**PETUNJUK:** Perbarui bagian teks kutipan yang dimulai dari "Membaca Alquran itu" dan berakhir pada "Jibril as (tadarusan)." dengan mengganti "Ramadhan" menjadi "Ramadan".

Membaca Alquran itu bukan saja yang tertulis di mushaf. Namun, alam semesta juga termasuk  ayat  Allah SWT yang tersirat, sekaligus tanda-tanda kebesaran Allah SWT. Jangan sampai rajin membumikan Alquran yang ter surat (tertulis), sehingga lupa membumikan Alquran yang tersirat.
Tradisi  Ngaji Kitab Suci Masyarakat Indonesia
Para sahabat Rasulullah SAW, dan salafussolih mereka memiliki sebuah tradisi menarik dan sangat asyik. Ketika bulan suci Ramadhan, saat berjumpa dengan rekan-rekannya, mereka selalu bertanya "sudah berapa juz Alquran yang sudah dibaca hari ini". Nah, kalau Rasulullah SAW terbiasa membaca Alquran bersama Jibril as (tadarusan).
Membaca Alquran bagi mereka sudah menjadi budaya. Tiada hari tanpa membaca Alquran. Mereka bukan saja mampu mentradisikan diri membaca Alquran sehari-hari, namun prialku mereka juga santun kepada sesama. Itulah yang ditiru oleh sebagian besar masyarakat Indonesia.
Walaupun tidak dipungkiri, sebagian besar dari masyarakat Indonesia tidak bisa membaca Alquran, namun perhatian mereka terhadap Alquran sangat besar. Lihat saja, ketika melihat tadarusan di sebuah masjid, walaupun tidak bisa membaca, mereka tetap berpartisipasi dengan berbagi apa yang dimiliki kepada mereka yang sedang tadarusan.

**MATERI YANG DITAMPILKAN:**
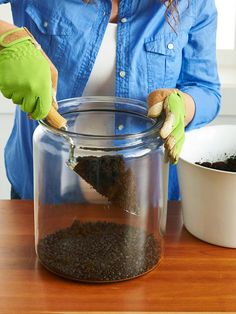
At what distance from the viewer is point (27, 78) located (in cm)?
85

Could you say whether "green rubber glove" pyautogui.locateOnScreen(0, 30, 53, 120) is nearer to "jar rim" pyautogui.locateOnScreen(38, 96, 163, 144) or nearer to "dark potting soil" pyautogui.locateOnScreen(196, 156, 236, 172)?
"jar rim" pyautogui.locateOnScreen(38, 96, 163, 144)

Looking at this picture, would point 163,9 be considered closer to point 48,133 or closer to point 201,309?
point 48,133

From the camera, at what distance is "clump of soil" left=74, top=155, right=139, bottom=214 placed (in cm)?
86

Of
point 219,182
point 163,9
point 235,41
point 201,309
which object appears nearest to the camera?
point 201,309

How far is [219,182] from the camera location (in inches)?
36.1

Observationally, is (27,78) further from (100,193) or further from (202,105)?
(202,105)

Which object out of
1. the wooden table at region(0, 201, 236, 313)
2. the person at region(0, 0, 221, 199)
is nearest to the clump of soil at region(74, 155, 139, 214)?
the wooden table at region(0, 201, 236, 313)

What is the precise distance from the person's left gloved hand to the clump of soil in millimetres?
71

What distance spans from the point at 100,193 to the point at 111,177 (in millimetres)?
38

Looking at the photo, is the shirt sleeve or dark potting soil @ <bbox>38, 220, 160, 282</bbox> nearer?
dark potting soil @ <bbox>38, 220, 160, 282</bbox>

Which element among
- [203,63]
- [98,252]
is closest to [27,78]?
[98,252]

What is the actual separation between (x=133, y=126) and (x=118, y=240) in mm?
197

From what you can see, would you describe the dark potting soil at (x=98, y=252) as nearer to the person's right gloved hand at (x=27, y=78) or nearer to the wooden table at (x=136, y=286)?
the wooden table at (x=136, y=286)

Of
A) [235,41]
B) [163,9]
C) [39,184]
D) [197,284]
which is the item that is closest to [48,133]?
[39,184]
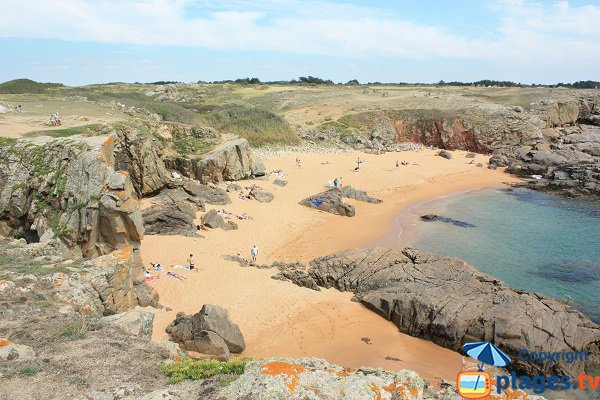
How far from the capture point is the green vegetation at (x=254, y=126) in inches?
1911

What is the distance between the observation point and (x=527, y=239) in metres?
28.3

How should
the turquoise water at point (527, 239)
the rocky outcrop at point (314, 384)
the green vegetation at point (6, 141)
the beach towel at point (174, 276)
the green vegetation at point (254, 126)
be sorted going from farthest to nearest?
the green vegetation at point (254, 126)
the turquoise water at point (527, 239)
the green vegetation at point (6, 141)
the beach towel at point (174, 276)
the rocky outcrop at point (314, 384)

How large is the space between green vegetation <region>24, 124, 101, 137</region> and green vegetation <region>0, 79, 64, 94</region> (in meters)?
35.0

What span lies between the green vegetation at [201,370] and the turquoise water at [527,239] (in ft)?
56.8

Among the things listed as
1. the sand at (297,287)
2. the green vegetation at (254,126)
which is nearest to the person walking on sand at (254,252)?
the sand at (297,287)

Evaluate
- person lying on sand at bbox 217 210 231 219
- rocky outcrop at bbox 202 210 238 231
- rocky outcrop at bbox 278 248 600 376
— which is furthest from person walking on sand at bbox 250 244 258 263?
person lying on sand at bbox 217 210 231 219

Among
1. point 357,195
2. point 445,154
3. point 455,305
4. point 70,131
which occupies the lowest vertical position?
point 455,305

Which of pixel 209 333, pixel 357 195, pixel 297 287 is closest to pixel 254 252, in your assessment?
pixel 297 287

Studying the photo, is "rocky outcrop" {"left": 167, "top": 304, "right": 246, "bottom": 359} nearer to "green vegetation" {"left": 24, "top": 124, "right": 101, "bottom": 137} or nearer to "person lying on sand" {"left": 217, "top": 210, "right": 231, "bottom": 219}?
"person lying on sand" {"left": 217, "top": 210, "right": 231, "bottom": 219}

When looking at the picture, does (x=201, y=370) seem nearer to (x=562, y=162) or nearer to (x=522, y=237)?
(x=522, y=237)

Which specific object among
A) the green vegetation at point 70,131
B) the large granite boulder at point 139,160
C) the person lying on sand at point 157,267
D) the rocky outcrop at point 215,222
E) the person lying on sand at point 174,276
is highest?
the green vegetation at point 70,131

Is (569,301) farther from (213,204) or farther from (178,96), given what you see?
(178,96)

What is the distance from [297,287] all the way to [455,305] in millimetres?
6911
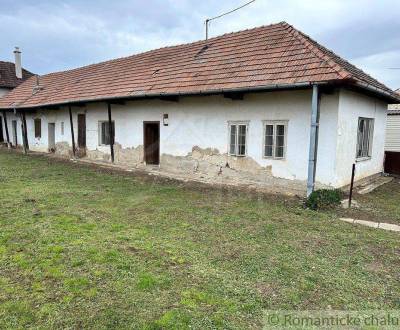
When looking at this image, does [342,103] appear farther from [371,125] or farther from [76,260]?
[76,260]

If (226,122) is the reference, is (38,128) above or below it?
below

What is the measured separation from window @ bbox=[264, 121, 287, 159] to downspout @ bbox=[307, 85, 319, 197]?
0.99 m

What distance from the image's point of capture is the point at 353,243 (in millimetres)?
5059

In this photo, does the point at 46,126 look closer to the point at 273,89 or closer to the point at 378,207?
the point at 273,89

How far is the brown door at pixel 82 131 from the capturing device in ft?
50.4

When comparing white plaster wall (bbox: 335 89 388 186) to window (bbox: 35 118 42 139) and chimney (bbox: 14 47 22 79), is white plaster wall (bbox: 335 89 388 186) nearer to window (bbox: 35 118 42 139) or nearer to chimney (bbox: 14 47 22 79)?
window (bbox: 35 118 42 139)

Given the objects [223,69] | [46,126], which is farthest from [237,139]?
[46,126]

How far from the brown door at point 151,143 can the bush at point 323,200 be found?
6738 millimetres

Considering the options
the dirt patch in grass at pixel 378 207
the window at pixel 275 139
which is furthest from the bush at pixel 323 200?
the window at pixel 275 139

---

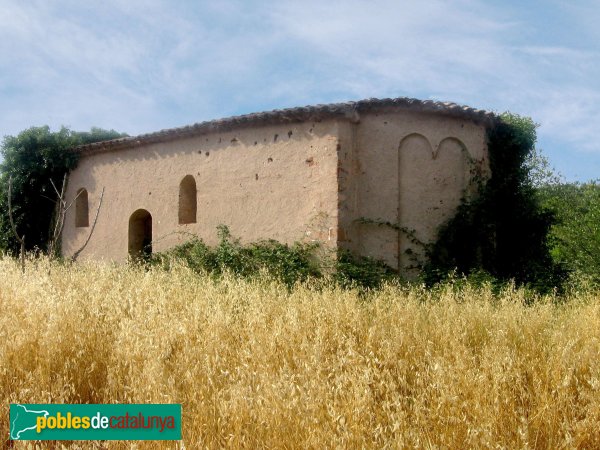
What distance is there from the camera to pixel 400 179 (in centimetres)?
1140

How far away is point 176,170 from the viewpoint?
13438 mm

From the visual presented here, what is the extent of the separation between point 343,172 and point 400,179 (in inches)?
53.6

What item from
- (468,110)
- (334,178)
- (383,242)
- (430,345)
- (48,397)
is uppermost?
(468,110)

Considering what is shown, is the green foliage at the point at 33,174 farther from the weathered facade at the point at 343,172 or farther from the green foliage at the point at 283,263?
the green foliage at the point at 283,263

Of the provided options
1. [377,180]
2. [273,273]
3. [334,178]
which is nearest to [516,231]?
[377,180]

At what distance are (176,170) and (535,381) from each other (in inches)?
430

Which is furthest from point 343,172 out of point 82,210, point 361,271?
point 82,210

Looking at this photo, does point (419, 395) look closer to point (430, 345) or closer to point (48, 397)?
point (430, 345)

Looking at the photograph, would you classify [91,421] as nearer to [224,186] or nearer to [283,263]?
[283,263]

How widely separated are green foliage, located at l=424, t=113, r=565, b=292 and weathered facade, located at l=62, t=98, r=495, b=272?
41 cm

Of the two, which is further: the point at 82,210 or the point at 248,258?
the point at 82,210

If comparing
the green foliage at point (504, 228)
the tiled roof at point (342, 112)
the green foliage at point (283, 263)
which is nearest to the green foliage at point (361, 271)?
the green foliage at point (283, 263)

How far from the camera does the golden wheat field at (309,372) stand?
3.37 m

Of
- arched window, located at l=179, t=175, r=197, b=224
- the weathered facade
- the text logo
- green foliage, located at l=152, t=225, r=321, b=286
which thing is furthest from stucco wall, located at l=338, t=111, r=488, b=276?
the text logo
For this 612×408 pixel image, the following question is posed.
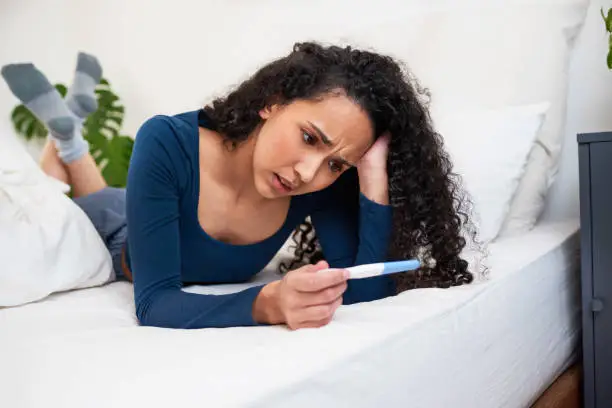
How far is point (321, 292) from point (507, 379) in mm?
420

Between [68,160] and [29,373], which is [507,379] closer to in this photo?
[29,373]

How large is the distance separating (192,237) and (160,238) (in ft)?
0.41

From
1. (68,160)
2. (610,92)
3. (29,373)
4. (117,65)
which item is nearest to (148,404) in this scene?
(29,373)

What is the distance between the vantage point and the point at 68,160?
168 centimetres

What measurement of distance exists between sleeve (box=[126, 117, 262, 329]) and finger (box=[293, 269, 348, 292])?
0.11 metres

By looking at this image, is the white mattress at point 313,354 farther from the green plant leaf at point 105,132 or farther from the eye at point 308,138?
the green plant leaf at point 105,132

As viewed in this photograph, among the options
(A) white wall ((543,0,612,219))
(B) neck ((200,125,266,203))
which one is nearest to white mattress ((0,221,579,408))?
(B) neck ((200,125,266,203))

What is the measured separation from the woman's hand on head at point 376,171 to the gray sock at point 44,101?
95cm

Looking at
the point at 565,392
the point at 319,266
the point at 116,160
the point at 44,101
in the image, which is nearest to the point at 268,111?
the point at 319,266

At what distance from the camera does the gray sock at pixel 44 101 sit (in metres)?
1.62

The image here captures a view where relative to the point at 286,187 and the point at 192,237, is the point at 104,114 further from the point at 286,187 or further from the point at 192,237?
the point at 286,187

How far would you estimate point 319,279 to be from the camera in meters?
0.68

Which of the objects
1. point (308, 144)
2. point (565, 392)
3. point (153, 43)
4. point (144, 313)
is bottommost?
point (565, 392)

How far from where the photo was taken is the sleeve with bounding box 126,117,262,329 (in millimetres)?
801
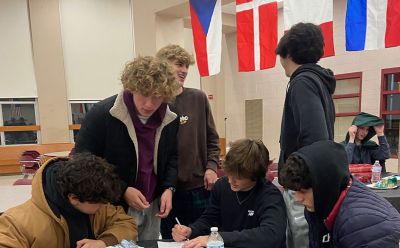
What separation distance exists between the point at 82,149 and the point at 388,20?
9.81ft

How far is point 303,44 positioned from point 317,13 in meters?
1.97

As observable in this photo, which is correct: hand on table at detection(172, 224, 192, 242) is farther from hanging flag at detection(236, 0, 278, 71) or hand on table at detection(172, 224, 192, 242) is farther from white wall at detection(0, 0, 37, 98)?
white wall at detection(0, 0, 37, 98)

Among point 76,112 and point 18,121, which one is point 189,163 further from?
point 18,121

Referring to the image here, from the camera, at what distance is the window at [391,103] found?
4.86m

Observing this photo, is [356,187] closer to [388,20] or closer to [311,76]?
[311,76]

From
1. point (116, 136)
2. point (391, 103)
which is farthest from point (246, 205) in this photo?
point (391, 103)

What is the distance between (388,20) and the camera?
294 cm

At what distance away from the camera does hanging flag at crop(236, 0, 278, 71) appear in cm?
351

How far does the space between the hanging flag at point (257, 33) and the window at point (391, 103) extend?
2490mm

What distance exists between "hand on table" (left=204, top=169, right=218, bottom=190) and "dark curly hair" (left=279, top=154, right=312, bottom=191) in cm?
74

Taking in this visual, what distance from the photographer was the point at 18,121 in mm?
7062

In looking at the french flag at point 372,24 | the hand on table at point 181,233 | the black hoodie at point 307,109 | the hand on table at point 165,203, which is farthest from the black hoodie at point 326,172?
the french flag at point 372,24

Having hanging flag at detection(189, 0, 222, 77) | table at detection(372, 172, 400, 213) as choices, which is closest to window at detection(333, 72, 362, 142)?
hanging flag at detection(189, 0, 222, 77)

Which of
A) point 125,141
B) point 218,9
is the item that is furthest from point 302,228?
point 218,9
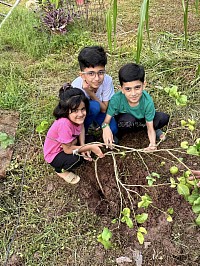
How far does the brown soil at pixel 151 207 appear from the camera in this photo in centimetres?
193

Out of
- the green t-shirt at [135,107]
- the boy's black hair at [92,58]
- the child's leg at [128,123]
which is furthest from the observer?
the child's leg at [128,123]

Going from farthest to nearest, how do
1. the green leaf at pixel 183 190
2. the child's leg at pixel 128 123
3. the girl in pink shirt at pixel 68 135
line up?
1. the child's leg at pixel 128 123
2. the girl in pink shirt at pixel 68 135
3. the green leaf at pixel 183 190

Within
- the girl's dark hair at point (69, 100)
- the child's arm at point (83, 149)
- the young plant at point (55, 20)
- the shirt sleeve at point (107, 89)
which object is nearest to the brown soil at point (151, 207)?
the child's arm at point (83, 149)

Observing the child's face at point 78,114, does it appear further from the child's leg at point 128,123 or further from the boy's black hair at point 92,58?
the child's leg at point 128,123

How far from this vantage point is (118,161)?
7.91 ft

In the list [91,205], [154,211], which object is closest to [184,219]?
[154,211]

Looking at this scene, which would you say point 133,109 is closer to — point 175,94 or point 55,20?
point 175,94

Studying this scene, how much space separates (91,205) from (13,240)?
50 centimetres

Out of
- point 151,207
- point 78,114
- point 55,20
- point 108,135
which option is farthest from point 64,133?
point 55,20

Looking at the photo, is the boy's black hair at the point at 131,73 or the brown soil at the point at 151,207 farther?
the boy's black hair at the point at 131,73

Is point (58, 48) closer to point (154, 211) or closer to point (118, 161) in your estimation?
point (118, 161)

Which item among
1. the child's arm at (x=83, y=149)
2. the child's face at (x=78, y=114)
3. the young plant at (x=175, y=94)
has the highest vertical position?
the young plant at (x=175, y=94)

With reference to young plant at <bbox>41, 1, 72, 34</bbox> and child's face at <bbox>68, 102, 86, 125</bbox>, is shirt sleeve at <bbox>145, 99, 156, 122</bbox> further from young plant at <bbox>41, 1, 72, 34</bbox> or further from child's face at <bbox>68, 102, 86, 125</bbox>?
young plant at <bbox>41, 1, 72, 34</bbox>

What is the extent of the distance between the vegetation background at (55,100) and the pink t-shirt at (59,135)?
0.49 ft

**HASIL LATIHAN:**
Membaca Alquran itu bukan saja yang tertulis di mushaf. Namun, alam semesta juga termasuk  ayat  Allah SWT yang tersirat, sekaligus tanda-tanda kebesaran Allah SWT. Jangan sampai rajin membumikan Alquran yang ter surat (tertulis), sehingga lupa membumikan Alquran yang tersirat.
Tradisi  Ngaji Kitab Suci Masyarakat Indonesia
Para sahabat Rasulullah SAW, dan salafussolih mereka memiliki sebuah tradisi menarik dan sangat asyik. Ketika bulan suci Ramadan, saat berjumpa dengan rekan-rekannya, mereka selalu bertanya "sudah berapa juz Alquran yang sudah dibaca hari ini". Nah, kalau Rasulullah SAW terbiasa membaca Alquran bersama Jibril as (tadarusan).